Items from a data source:
+===+
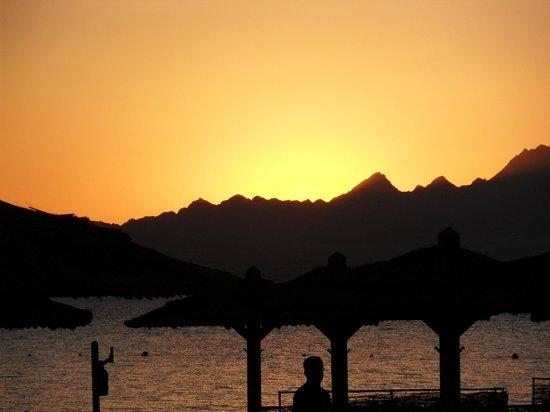 Kempinski Hotel Soma Bay : Sonnenuntergang daily :-)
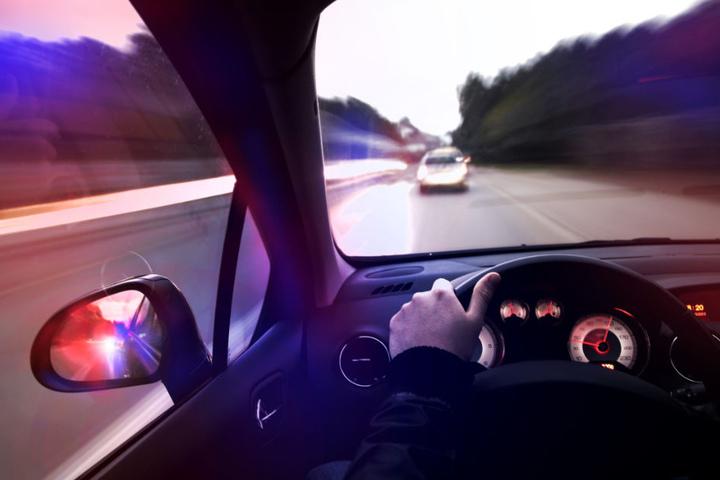 Durch seine aggressive Fahrweise gefährdete der Mann offenbar auch andere Autofahrer. (Symbolbild)
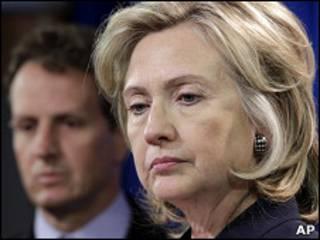 Госсекретарь США Хиллари Клинтон и министр финансов США Тимоти Гайтнер
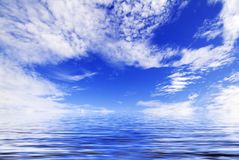 Blauwe hemel die in water nadenkt Stock Afbeelding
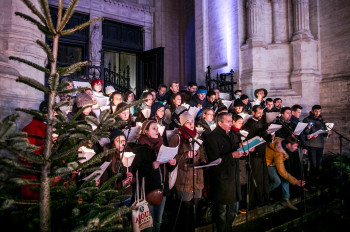 Choir performances complete the programme.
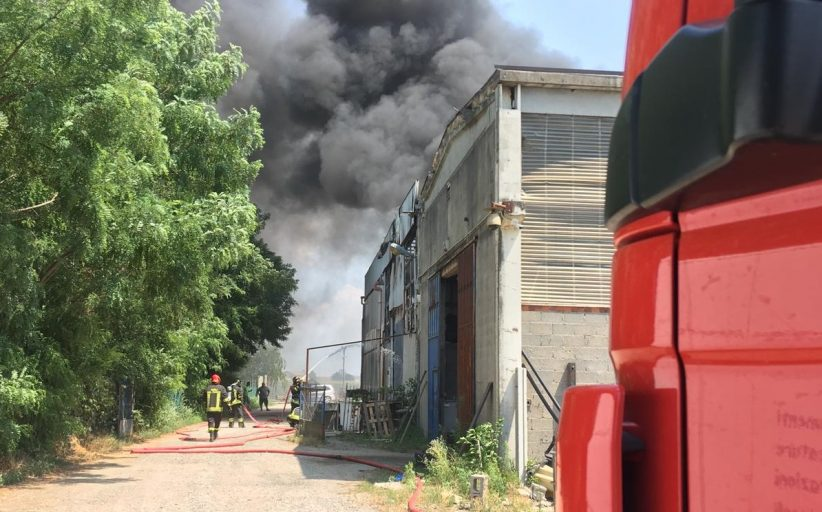 Incendio in un capannone di via Matteotti a Cameri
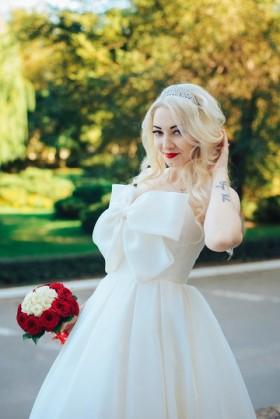 Шикарное, необычное свадебное платье.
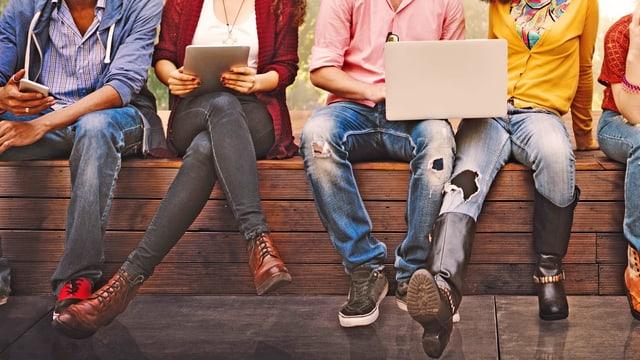 Junge Erwachsene: Sie mit politischen Themen zu erreichen, ist für Medien nicht ganz einfach.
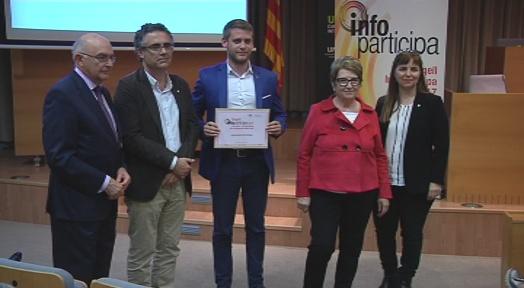 El regidor Javier García recull el segell InfoParticipa 2017 atorgat per la UAB a l'Ajuntament de Terrassa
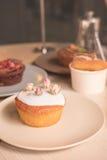 Kuchen und Gebäck in den Platten Lizenzfreie Stockfotografie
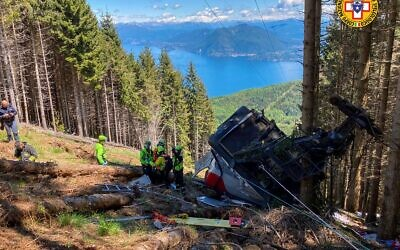 The gondola landed on the mountainside (Photo: National Alpine and Speleological Rescue Corps of Italy)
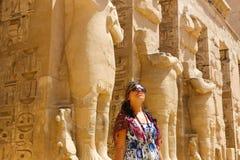 Египетская женщина на виске стоковые изображения rf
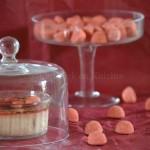 Photo-Crème brûlée aux fraises tagada thème gourmandise présentées dans une cloche en verre transparente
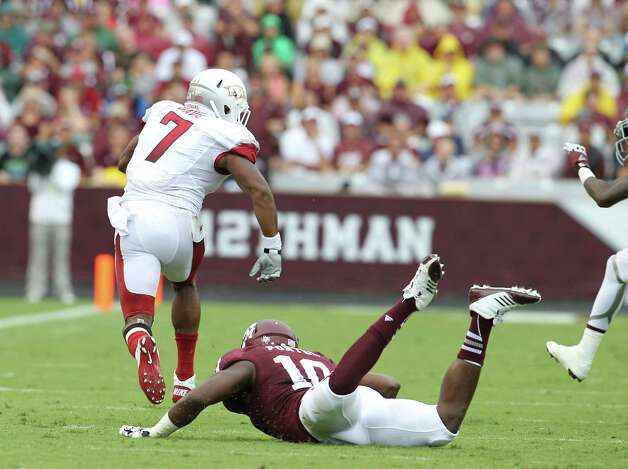 Arkansas running back Knile Davis (7) gains yards over Texas A&M linebacker Sean Porter (10) during the first half of a college football game at Kyle Field, Saturday, Sept. 29, 2012, in College Station. Photo: Karen Warren, Houston Chronicle / © 2012  Houston Chronicle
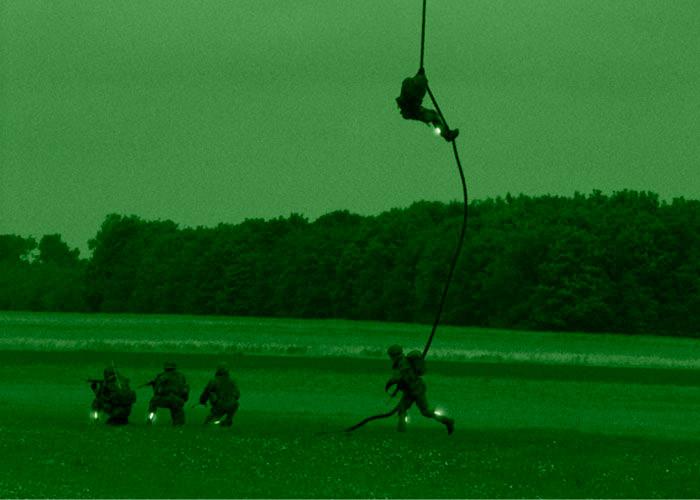 Markierung des Seils bei einem Abstieg vom Helikopter mit infraroten Leuchtstab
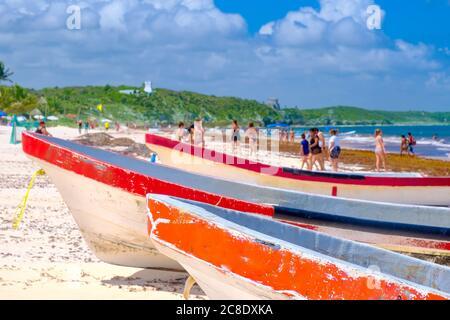 Bateaux de pêche colorés à la plage de Tulum sur la riviera maya au Mexique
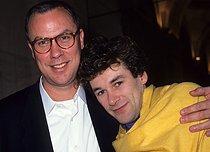 Roger-Viollet | 565730 | Patrick Dupond, French ballet dancer, with Bob Wilson, American director and plastic surgeon, 1988. | © Colette Masson / Roger-Viollet
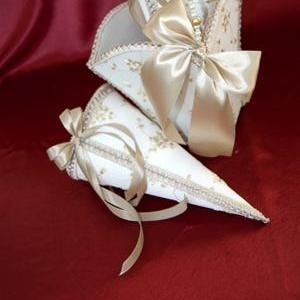Свадебные сундучки,  подушечки и корзинки с кулечками для роз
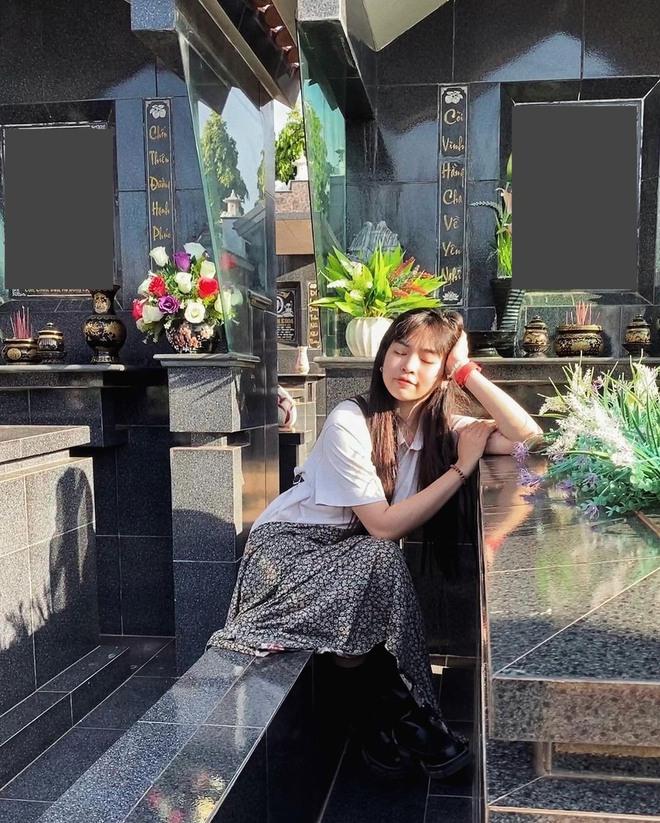 Gây tranh cãi vì loạt ảnh tạo dáng ở bia mộ người thân, Khánh Vân lên tiếng: Đã tham khảo ảnh nghệ sĩ đi tảo mộ - Ảnh 3.
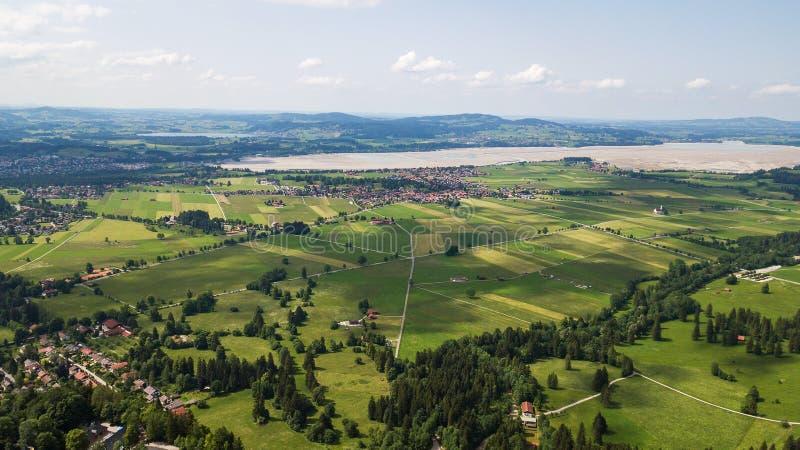 Vue aérienne d'une petite ville dans les montagnes alpines photographie stock libre de droits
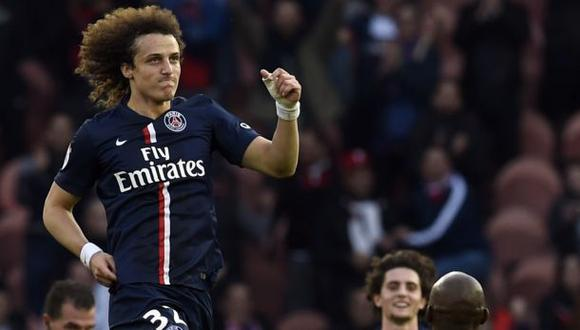 David Luiz: golazo de tiro libre como si fuera un pase (VIDEO)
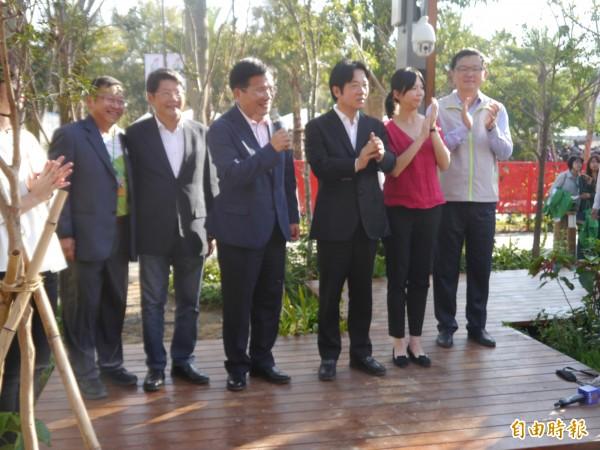行政院長賴清德(右三)呼籲民眾給台中花博掌聲肯定。(記者張軒哲攝)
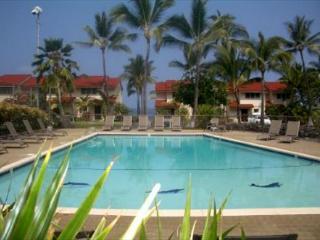 Keauhou Kona Surf & Racquet 58 2 b/r condo in  oceanfront complex Kona Hawaii - Kailua-Kona vacation rentals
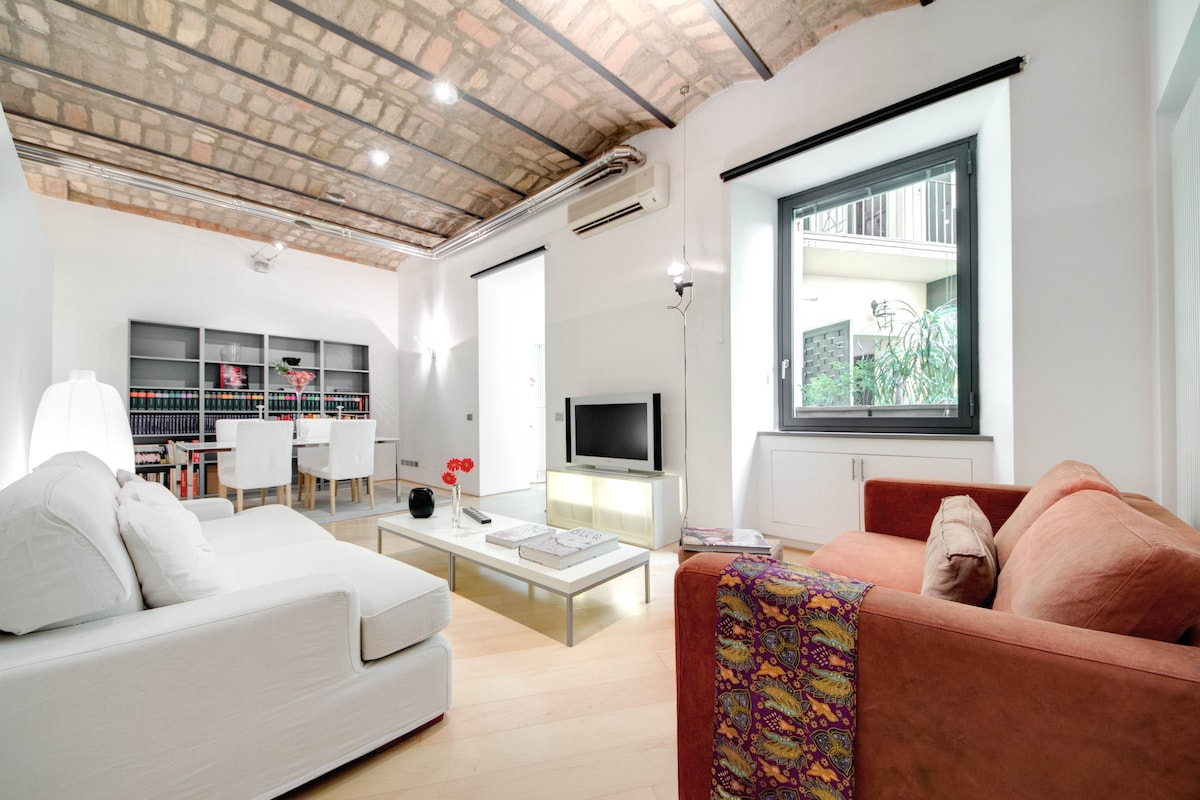 Welcome to HIP TRASTEVERE and enjoy the  experience modern comforts, as well as an ancient Roman neighbourhood..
+===+
__EXERCISE PROMPT__
Leave the pictures aside and give every entry above again word for word.

__THE ANSWER__
 Kempinski Hotel Soma Bay : Sonnenuntergang daily :-)
 Durch seine aggressive Fahrweise gefährdete der Mann offenbar auch andere Autofahrer. (Symbolbild)
 Госсекретарь США Хиллари Клинтон и министр финансов США Тимоти Гайтнер
 Blauwe hemel die in water nadenkt Stock Afbeelding
 Choir performances complete the programme.
 Incendio in un capannone di via Matteotti a Cameri
 Шикарное, необычное свадебное платье.
 Junge Erwachsene: Sie mit politischen Themen zu erreichen, ist für Medien nicht ganz einfach.
 El regidor Javier García recull el segell InfoParticipa 2017 atorgat per la UAB a l'Ajuntament de Terrassa
 Kuchen und Gebäck in den Platten Lizenzfreie Stockfotografie
 The gondola landed on the mountainside (Photo: National Alpine and Speleological Rescue Corps of Italy)
 Египетская женщина на виске стоковые изображения rf
 Photo-Crème brûlée aux fraises tagada thème gourmandise présentées dans une cloche en verre transparente
 Arkansas running back Knile Davis (7) gains yards over Texas A&M linebacker Sean Porter (10) during the first half of a college football game at Kyle Field, Saturday, Sept. 29, 2012, in College Station. Photo: Karen Warren, Houston Chronicle / © 2012  Houston Chronicle
 Markierung des Seils bei einem Abstieg vom Helikopter mit infraroten Leuchtstab
 Bateaux de pêche colorés à la plage de Tulum sur la riviera maya au Mexique
 Roger-Viollet | 565730 | Patrick Dupond, French ballet dancer, with Bob Wilson, American director and plastic surgeon, 1988. | © Colette Masson / Roger-Viollet
Свадебные сундучки,  подушечки и корзинки с кулечками для роз
 Gây tranh cãi vì loạt ảnh tạo dáng ở bia mộ người thân, Khánh Vân lên tiếng: Đã tham khảo ảnh nghệ sĩ đi tảo mộ - Ảnh 3.
 Vue aérienne d'une petite ville dans les montagnes alpines photographie stock libre de droits
 David Luiz: golazo de tiro libre como si fuera un pase (VIDEO)
行政院長賴清德(右三)呼籲民眾給台中花博掌聲肯定。(記者張軒哲攝)
 Keauhou Kona Surf & Racquet 58 2 b/r condo in  oceanfront complex Kona Hawaii - Kailua-Kona vacation rentals
 Welcome to HIP TRASTEVERE and enjoy the  experience modern comforts, as well as an ancient Roman neighbourhood..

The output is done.